═══ EXTRACT PROVIDED

A different odor used to hang over our town—the smell of fresh money. It poured from the four corners of the earth like the tide coming in. That’s the scent that drew the founders of our industry, a bunch of shrewd dishwashers, nickelodeon proprietors, glove salesmen, dress manufacturers, junk dealers. They knew a good thing when they saw it, and who should worry about tomorrow?
They were freebooters at heart, most of them, set on carving out empires and ruling them like despots. They started by despoiling the land when they lopped down the trees to make room for the shabby warehouses and barns we call studios. My office desk is placed nowadays so that I can turn my back on Hollywood. If I faced the window, the sun would be in my eyes, and I like the sun on my back.
They despoiled the actors and actresses, too, whose names became better known than those of presidents and kings. Money ruined many of the stars, washed over them in a deluge, then left them high and dry when their few working years were over. Lionel Barrymore, for instance, earned a gigantic reputation as director and star, with enough talent left over to make him more than competent in other arts—a water color and two etchings hang in my den, and he was a fine composer, too. But he left very little property behind, and that was seized by federal agents a few hours after his funeral, to be auctioned to pay his income tax.

══════
═══ LISTED ENTRIES

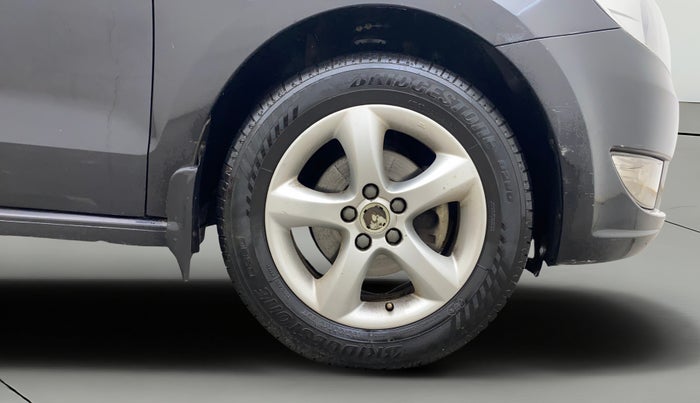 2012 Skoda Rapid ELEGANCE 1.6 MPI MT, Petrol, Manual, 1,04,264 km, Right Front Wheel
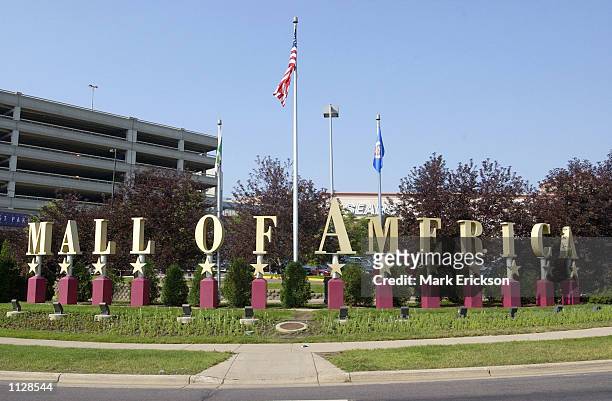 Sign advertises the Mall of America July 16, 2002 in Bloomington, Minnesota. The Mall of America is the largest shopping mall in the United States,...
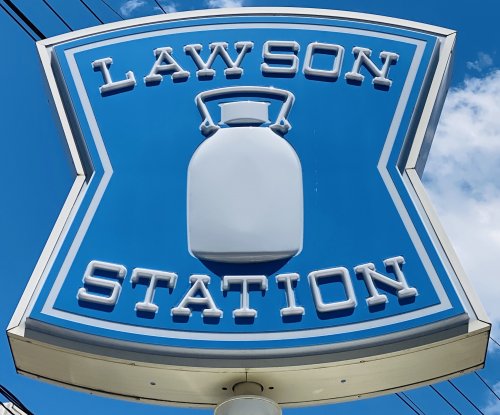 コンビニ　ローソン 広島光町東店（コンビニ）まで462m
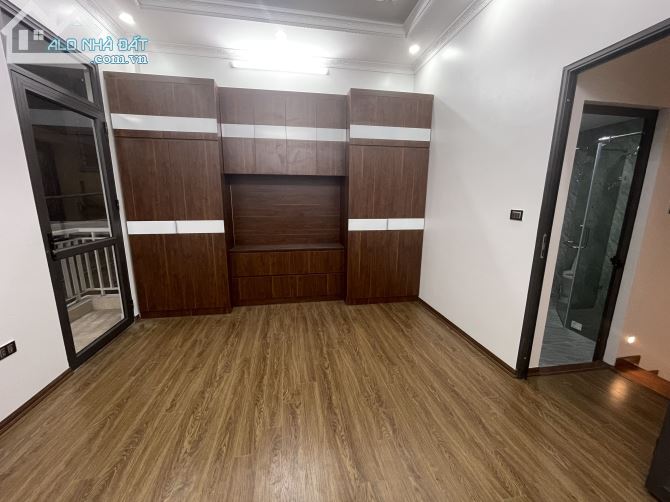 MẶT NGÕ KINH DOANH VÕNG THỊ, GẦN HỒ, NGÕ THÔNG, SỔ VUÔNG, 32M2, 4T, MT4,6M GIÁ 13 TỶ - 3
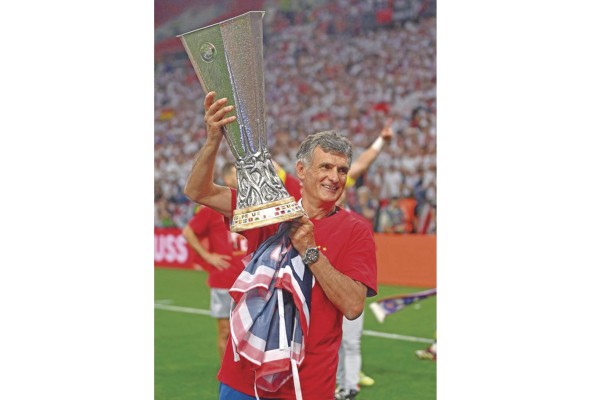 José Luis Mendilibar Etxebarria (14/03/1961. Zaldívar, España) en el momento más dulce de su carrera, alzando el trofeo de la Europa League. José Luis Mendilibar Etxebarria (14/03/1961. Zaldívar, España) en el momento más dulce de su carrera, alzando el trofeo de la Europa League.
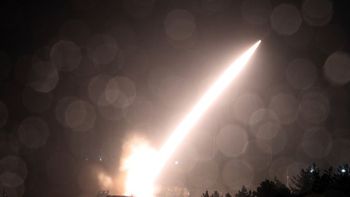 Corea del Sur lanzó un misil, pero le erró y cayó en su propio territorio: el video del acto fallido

══════
═══ LISTED ENTRIES

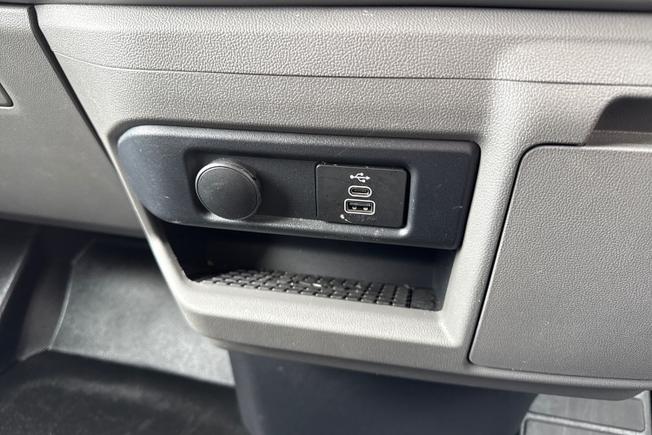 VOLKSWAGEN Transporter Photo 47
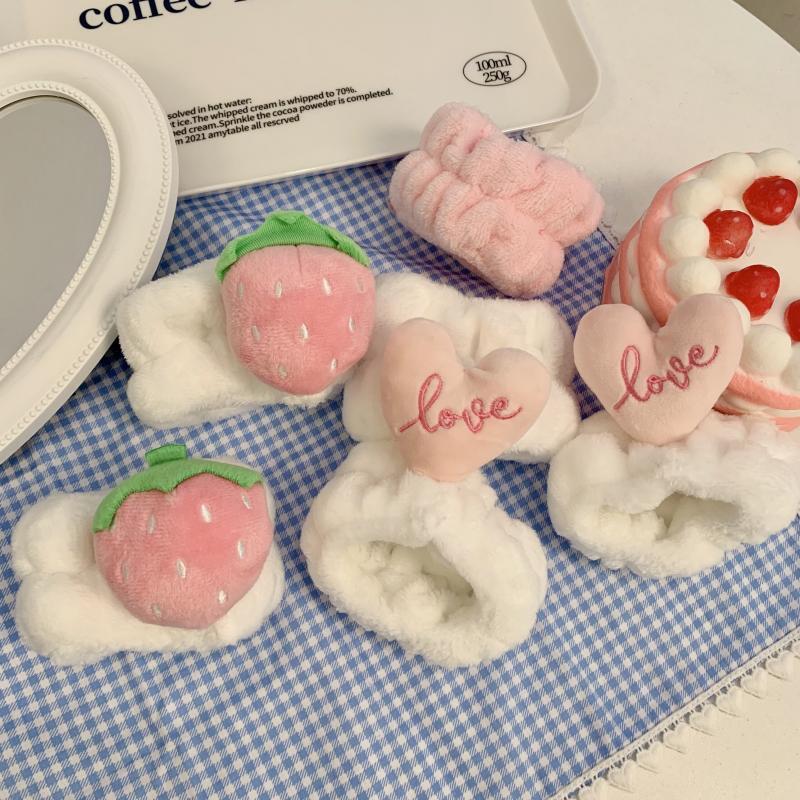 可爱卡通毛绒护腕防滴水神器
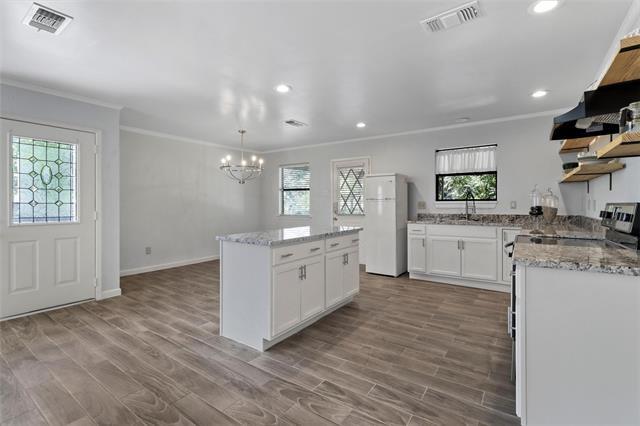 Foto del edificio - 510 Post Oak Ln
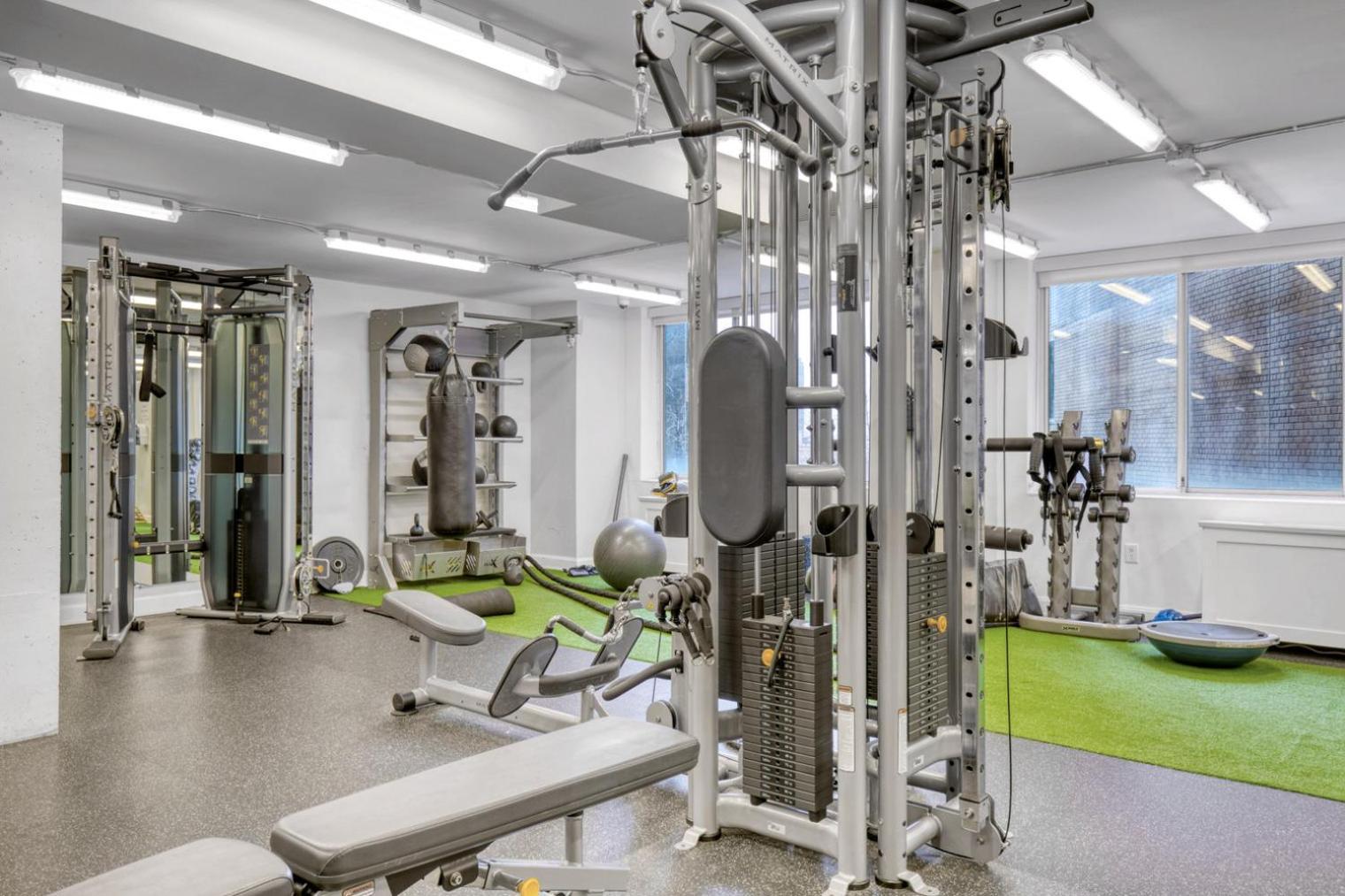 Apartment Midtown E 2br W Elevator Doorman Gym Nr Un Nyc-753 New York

══════
═══ LISTED ENTRIES

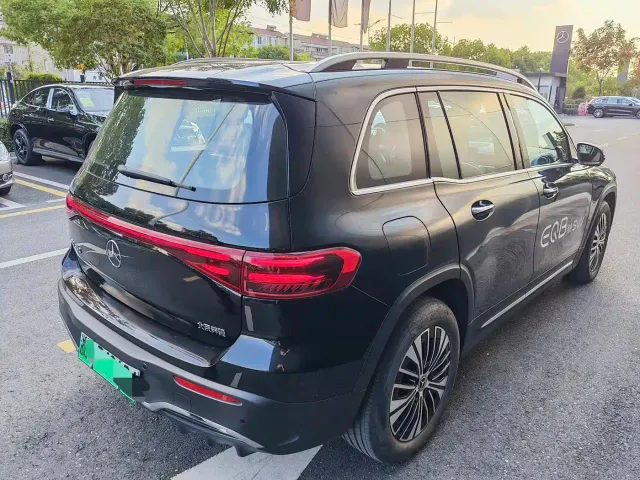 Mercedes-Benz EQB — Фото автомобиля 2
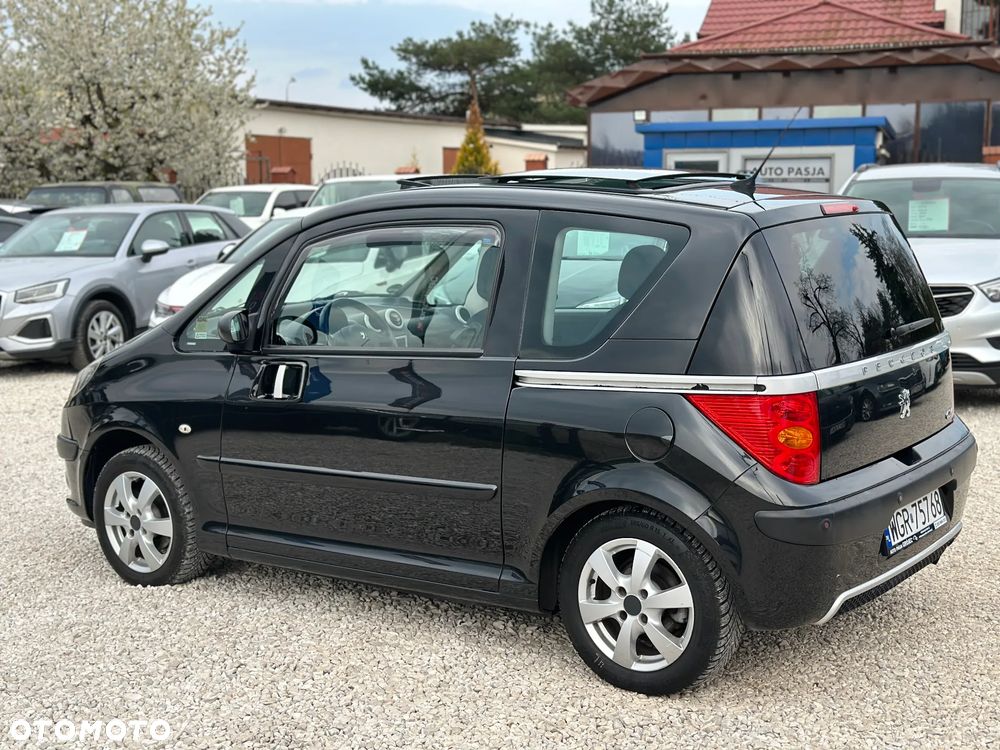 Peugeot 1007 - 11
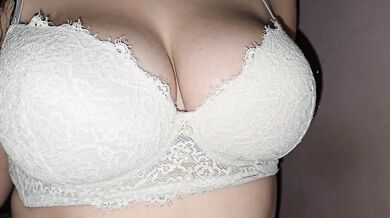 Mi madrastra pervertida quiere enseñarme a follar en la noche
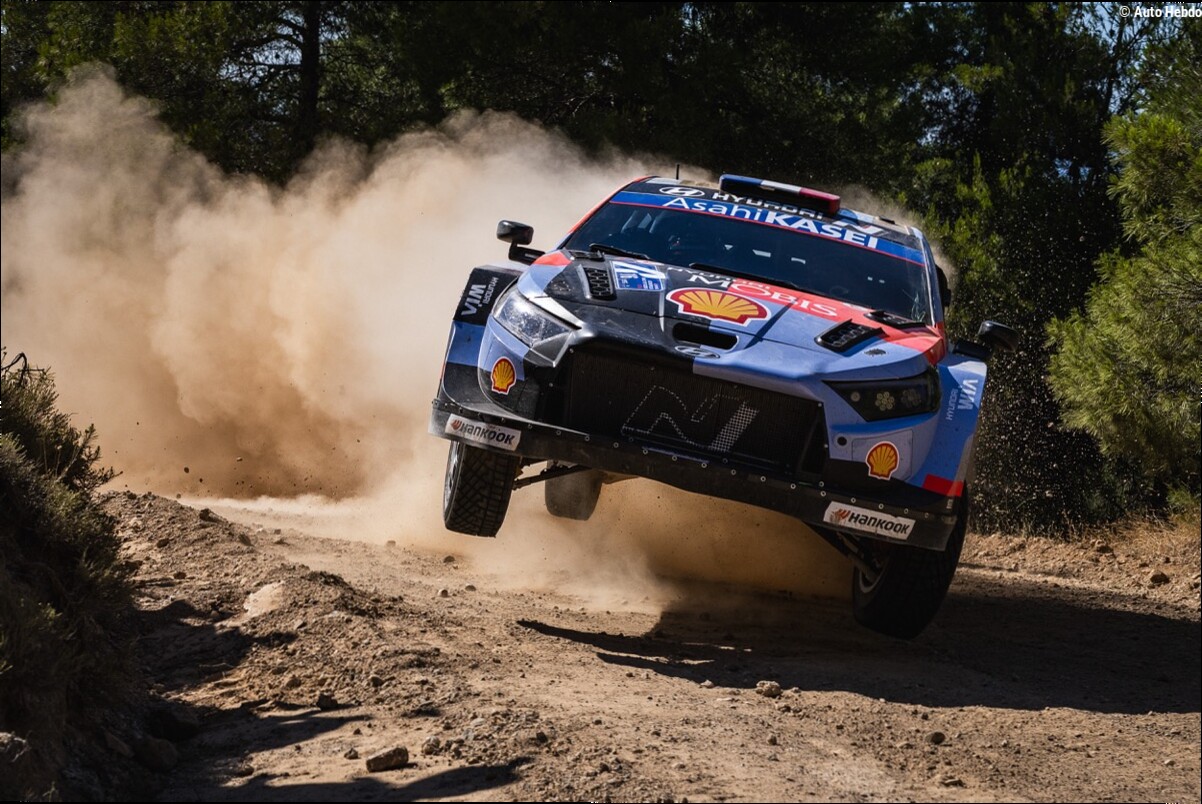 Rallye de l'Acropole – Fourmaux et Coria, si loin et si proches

══════

▸ WHAT IS BEING ASKED
Carry on the passage about the money that built Hollywood, starting after its last sentence.

▸ WRITTEN RESPONSE
He lies beside his wife, Irene Fenwick; Jack Barrymore was buried on her other side by Lionel’s order. Years before, Jack had been in love with her, but his big brother broke up the romance and later tried to commit suicide. Then Lionel fell in love with her, and to marry her, he left his wife and two sons, both of whom died in their early teens. Few people knew he had children.
Studio heads dangled the carrots at contract-signing time and cracked the whip once the ink on the paper was dry. Not so long ago David Selznick was reminiscing about those tightly disciplined days with me: “I’ve called Jack Barrymore into my office for not knowing his lines; he was contrite and apologetic. I had to speak to Leslie Howard, who was embarrassing Vivien Leigh by not being prepared for the scene. But you never had to speak a second time. They recognized their fault and corrected it.”
Garbo was never late. She appeared on the set at 9 A.M. sharp, made up and ready to work and no nonsense. But she was patience itself if an older member of the company had trouble remembering lines. She was considered demanding when she wanted to know who would produce, who co-star, who direct. Once she turned down a story Metro wanted her to make, David remembered, “and they cast her opposite Tim McCoy in a Western as punishment. When Lionel Barrymore heard it he said: ‘That’s like cutting Tolstoy’s beard so he wouldn’t write any revolutionary novels.’”
Now we have Elizabeth Taylor picking up more than $2,000,000 for Cleopatra, jeopardizing the whole future of Twentieth Century-Fox by her behavior, and getting herself proposed for a seat on the board of directors by a disgruntled stockholder. We have Mr. Brando collecting more than a million from Mutiny on the Bounty, plus overtime for every day’s delay his antics caused. Selznick calls such ventures “movies of desperation.”
“The men who make movies have been digging their own graves,” he says. “They’ll put up with anything for a transient advantage. They have no long-term concern because they’re busy getting dollars for the next statement, watching the effect that statement will have on the company’s stock.” I second that.
What went wrong with Hollywood? Well, something like this....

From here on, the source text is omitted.